-------- Task material
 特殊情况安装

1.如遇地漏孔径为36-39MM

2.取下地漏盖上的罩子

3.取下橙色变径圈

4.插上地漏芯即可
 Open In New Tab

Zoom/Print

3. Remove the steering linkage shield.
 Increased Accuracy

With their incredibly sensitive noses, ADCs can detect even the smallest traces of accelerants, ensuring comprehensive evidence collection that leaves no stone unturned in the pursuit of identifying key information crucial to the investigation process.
----------------
-------- Task material
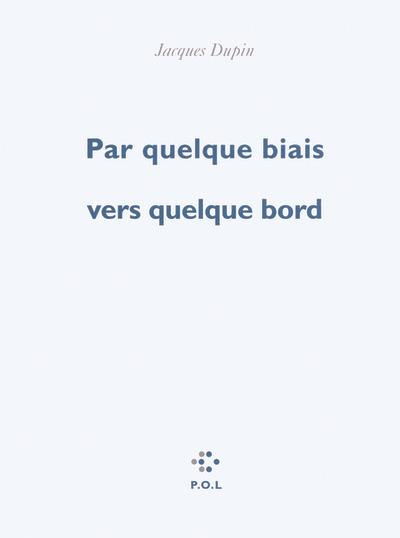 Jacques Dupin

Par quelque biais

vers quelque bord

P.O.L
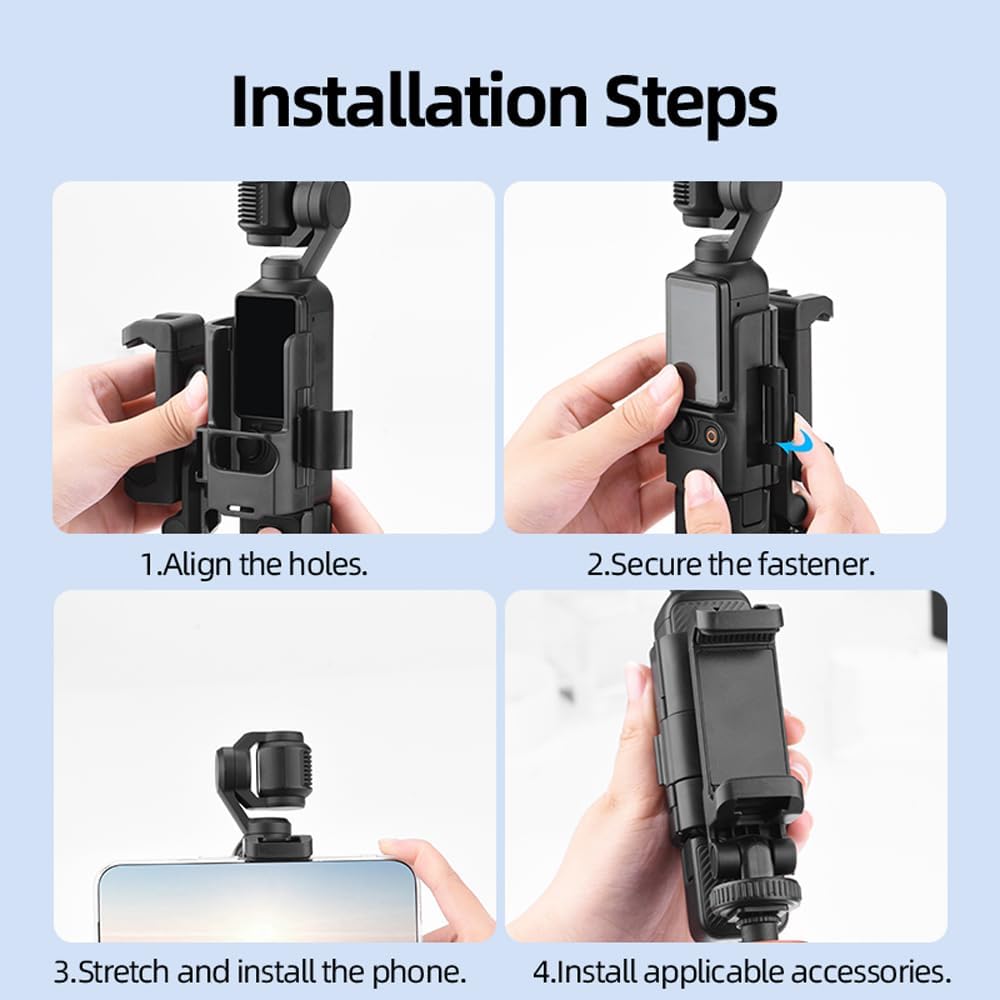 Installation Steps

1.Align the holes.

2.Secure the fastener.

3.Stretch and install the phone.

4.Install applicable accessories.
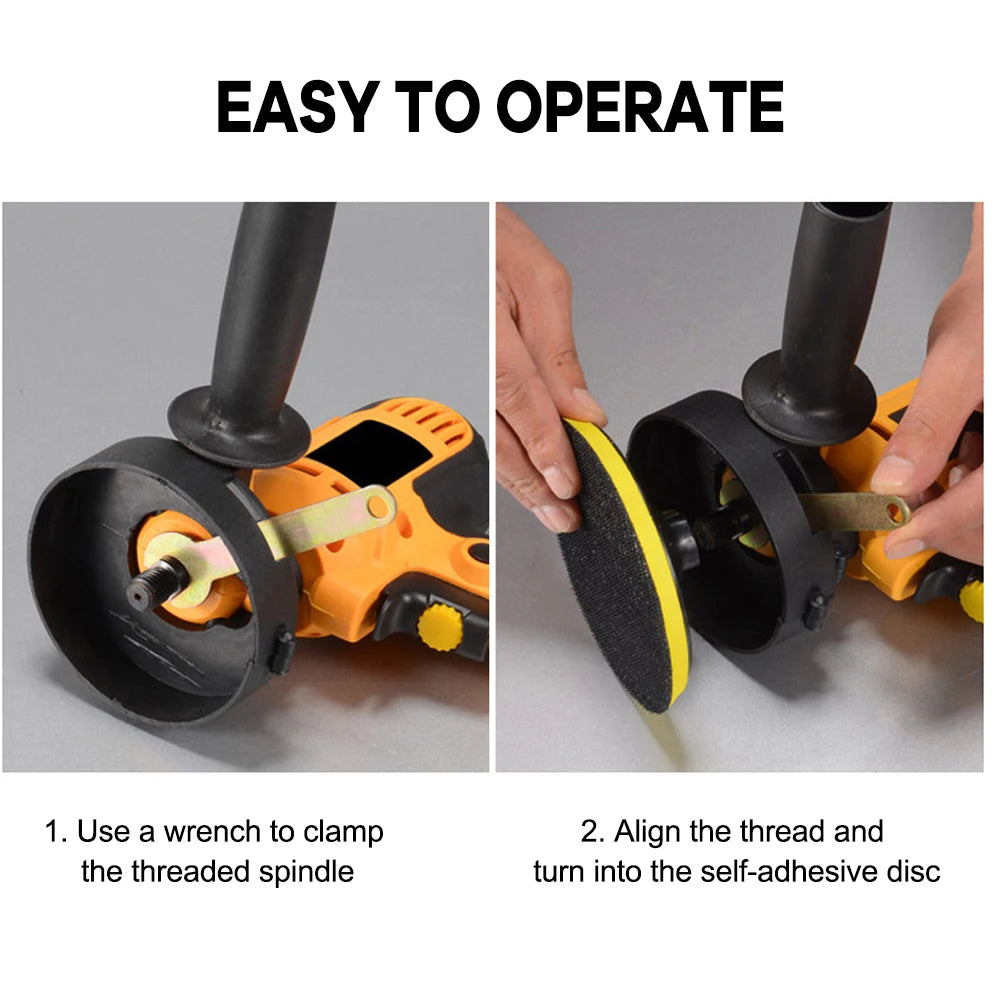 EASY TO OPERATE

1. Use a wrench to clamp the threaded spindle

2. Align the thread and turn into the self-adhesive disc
----------------
- [Required action] Whenever a line of the material holds the word "Align", copy it out.

- [Answer for this exercise]
1.Align the holes.
2. Align the thread and turn into the self-adhesive disc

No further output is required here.